Daniel 2:44, “The God of heaven will set up a kingdom that shall never be destroyed, nor shall the kingdom be left to another people. It shall break in pieces all these kingdoms and bring them to an end, and it shall stand forever…”

I hadn’t considered before the implications for temporal perspective found in this dream. The different portions of the statue are temporally subsequent kingdoms, and yet they are all viewed in one glance by the dreamer. They are a single statue, taken in at a single moment by a single act of sight, and yet they represent hundreds of years of history. This is likely something like God’s own perspective on time, able to take in all places and times at a single glance, and here this trans-temporal sight is granted to the dreamer.

Also, notice that the sequential happenings of history are presented as a coherent whole. The fact that the kingdoms are presented as a statue could point to many things, but at least one is the fact that history is designed, is ordered, is structured. Each kingdom and individual playing their part in the overall pattern. Now, there is—of course—an intended contrast between the statue and the mountain, one is not made by human hands (the mountain), the other—by implication—is (the statue). However, I think the concept of an ordered and designed historical unfolding still stands and is almost a prerequisite for any vision of this kind.

Also, consider how the mountain is said to break in pieces “all these kingdoms.” Again, there is a sort of trans-temporal quality here. The mountain does not only destroy the feet, it does not only destroy the final kingdom, it breaks in pieces “all these kingdoms.” Just as destroying a real statue would shatter equally the feet and legs and head etc., so too the divine stone’s destruction of the statue is complete, reaching back—as it were—through time to destroy all the kingdoms of human pride. The victory of the Christ is total, it is transcendent, it is omni-temporal, it reaches across all ages and exposes all godless kingdoms as false, as shadows, as vain graspings at power by thieves and imposters.

Lastly, note that in the pattern of the vision, the final kingdom—the kingdom of God and of His Christ—is the “lowliest.” It comes even after the feet of iron and clay and it is, in fact, a stone, as low as the earth itself. And yet this most lowly of materials shatters even the head of gold and is established as a world-spanning mountain….a mountain upon which the gods were seated in Ancient Near Eastern thought and within whose veins of ore reside all the other precious metals in their purest forms.
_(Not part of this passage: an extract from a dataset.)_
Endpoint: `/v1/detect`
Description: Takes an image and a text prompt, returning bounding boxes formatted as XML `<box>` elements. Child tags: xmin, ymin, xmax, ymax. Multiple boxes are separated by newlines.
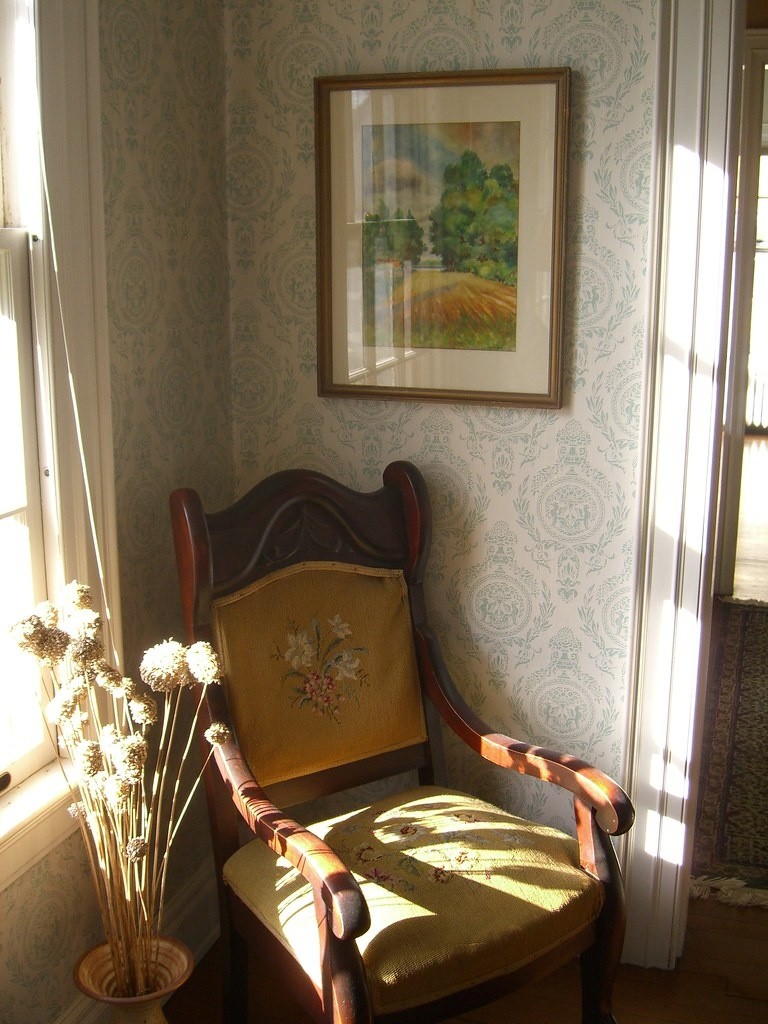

What a fitting image for the Christ, who would be the lowly stone rejected by the builders (Psalm 118:22), crucified as a convicted criminal, hung up in shame on the cross…..and who—in this lowliest of stations—would shatter the lofty pride and reason and transient glory of humanity. God on the cross, the Lord as the stone rejected, this is the one who demolishes the kingdoms of rebellious humanity, and who—in His resurrection—establishes the Kingdom of God and of His Christ in which the saints rule as sons and shine as stars.